Furthermore, she expressed her concern that the Kwéyòl language is only being renewed through English, so there will be a dilution of the French aspect and a cline towards English.

According to the professor, such language-erosion is evident in Kwéyòl programmes broadcast by the media because broadcasters intersperse many English words and use ungrammatical Kwéyòl structures.

Simmons-McDonald explained, "This often happens when the announcer is not a native speaker of Kwéyòl or does not have balanced bilingualism that includes Kwéyòl as one of its languages."

She added, "A contradiction in the realities of Dominica . . . is that the preservation of the French Creole culture depends to a large extent on the maintenance of Kwéyòl. But the language is slowly being eroded by alternative cultural trends and policies."

Existing language-use policies that rule out Kwéyòl for educational functions diminish the language over time, she maintained, adding that English-only instruction in schools restricts the cognitive development of learners whose first language is Kwéyòl.

"The policy of ignoring the first language for purposes of literacy in the case of native speakers of Kwéyòl, has, in effect, resulted in a situation of subtractive bilingualism for native speakers of Kwéyòl, the professor said.

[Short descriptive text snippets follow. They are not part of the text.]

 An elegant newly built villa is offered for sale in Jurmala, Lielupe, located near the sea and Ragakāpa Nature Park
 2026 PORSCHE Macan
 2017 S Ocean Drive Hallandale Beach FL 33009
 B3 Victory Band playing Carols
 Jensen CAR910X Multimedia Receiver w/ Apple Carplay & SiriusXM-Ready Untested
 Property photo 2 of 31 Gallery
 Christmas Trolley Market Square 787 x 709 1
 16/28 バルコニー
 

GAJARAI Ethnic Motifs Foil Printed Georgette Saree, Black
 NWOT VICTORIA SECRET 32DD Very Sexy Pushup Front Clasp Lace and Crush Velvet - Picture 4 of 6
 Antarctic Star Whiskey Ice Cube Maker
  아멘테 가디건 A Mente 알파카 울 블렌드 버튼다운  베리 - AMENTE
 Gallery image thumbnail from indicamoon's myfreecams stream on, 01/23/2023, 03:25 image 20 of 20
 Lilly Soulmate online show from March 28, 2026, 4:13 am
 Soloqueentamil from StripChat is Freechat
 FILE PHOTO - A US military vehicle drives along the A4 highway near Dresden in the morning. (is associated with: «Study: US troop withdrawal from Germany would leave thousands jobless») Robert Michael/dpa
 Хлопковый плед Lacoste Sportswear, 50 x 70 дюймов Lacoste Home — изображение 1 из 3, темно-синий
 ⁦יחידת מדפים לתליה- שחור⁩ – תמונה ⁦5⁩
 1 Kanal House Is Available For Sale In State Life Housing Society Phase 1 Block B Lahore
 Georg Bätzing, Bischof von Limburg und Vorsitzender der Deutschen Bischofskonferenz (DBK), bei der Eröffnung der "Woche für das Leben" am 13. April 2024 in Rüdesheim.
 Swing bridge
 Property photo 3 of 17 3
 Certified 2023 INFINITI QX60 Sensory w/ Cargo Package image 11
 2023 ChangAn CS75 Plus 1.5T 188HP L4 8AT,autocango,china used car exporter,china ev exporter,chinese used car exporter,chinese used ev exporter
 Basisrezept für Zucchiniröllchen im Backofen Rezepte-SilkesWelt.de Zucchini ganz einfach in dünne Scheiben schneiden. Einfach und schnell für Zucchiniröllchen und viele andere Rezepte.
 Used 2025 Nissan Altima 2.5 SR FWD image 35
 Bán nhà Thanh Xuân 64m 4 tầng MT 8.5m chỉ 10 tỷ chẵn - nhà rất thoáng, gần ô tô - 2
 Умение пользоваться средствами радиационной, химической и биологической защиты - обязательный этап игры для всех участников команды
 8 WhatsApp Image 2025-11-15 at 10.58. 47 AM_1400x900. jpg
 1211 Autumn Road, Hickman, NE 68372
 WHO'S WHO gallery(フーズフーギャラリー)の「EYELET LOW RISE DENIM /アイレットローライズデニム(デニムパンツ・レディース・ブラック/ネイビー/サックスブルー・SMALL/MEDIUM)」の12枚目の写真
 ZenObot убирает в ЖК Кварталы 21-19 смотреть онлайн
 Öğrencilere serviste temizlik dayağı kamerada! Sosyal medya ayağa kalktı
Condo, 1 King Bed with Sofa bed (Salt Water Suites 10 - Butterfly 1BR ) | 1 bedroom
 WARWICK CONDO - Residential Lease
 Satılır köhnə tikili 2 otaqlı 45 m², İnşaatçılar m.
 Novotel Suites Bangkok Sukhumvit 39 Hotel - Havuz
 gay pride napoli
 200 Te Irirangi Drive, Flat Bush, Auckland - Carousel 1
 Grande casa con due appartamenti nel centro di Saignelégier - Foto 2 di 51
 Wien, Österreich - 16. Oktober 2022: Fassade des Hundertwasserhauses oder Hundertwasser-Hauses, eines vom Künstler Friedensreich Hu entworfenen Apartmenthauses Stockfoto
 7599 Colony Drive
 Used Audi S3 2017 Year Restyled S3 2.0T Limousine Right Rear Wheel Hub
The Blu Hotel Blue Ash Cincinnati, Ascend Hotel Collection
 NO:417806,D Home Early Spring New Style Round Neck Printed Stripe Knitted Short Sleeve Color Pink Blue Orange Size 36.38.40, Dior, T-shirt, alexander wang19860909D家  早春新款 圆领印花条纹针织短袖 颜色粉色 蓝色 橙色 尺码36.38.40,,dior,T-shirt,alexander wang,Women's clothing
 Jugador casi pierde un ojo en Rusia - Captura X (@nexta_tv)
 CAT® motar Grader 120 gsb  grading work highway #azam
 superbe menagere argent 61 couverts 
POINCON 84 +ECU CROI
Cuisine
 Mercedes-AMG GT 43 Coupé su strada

"This has transpired because often the children's proficiency in English is not developed sufficiently to allow them to use the language productively.'

The professor insisted that Kwéyòl should be included in educational programmes because it is imperative to preserve the links between past and present and ensure that students learn the ways they should go and grow.

"These ways are sacred and necessary for the cultivation of our identities. Depriving our people of them . . . can only lead to the steady erosion of these cultural norms that we process to value," the professor concluded.